Cutting through the noise
Early-stage investing in cybersecurity companies, whatever the motivation, is a challenging endeavour and reaping the desired returns, be they strategic or financial, is far from straightforward. Investors must be judicious in spotting potential, identifying the right market opportunity and then providing the start-up with the right direction to capitalise on the problem they are solving or to develop new use cases. Strategic and corporate investors who are looking to use something in the business they are investing in, risk overlooking budding trends within the industry while financial investors with a pure returns-first mentality may be lured by the momentum of the cybersecurity market and fail to refine the proposition to fit the end-market need.
A solid foundation of industry, corporate, technology and investment expertise is key to investing in cybersecurity; finding the right company without that blend of expertise is difficult.
A powerful blend
At the innogy Innovation Hub, we have found success using this blend in our multidimensional role as a collaboration platform, mentor and investor in the future of energy. Our informed, comprehensive outlook strengthens not only our judgement when investing – as Segasec’s first investors in 2018, we saw promise in the Israeli cybersecurity start-up before anyone else got there – but also our approach to the mentoring and acceleration of the business. We were able to provide the team with first-hand insights into the energy industry, help to finetune the solution for market needs and immerse the start-up into the customer’s world through pilot projects. Fast forward to January 2020, and we have helped steer Segasec to a successful exit to Mimecast.
Being a hybrid of financial and strategic investor and partner allows us to take financial risk and hedge it with good strategic alignment. We can support strategic explorations with our capital strength and therefore capture early cybersecurity trends before they become financially attractive or widely deployed. While we sought to bring Segasec’s business value to our own cybersecurity organisation, which ultimately led to a commercial agreement, we were also able to bring the start-up new customers in Israel and Europe, help it to enter new markets and provide other tailored growth support, including workshops, ongoing guidance, and opportunities to meet and pitch to potential investors and business partners.

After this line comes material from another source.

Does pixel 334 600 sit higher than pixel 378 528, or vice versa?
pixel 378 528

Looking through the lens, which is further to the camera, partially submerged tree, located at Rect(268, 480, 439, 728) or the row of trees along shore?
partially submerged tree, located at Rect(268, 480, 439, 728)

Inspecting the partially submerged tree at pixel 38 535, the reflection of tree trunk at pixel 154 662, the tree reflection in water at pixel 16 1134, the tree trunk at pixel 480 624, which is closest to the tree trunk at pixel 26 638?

Ultimately, investors who approach a start-up or portfolio company from a corporate and industry angle will have a special advantage in finding the businesses most likely to succeed, with the additional insight for an in-depth understanding of what the firm is up to and a targeted approach to mentoring. As investment momentum continues to build, the size of the global cybersecurity market is forecasted to grow to $248.3 billion by 2023. But the success stories will be limited to those that take a start-up focused approach and foster a symbiotic relationship, with both parties working towards a shared mission.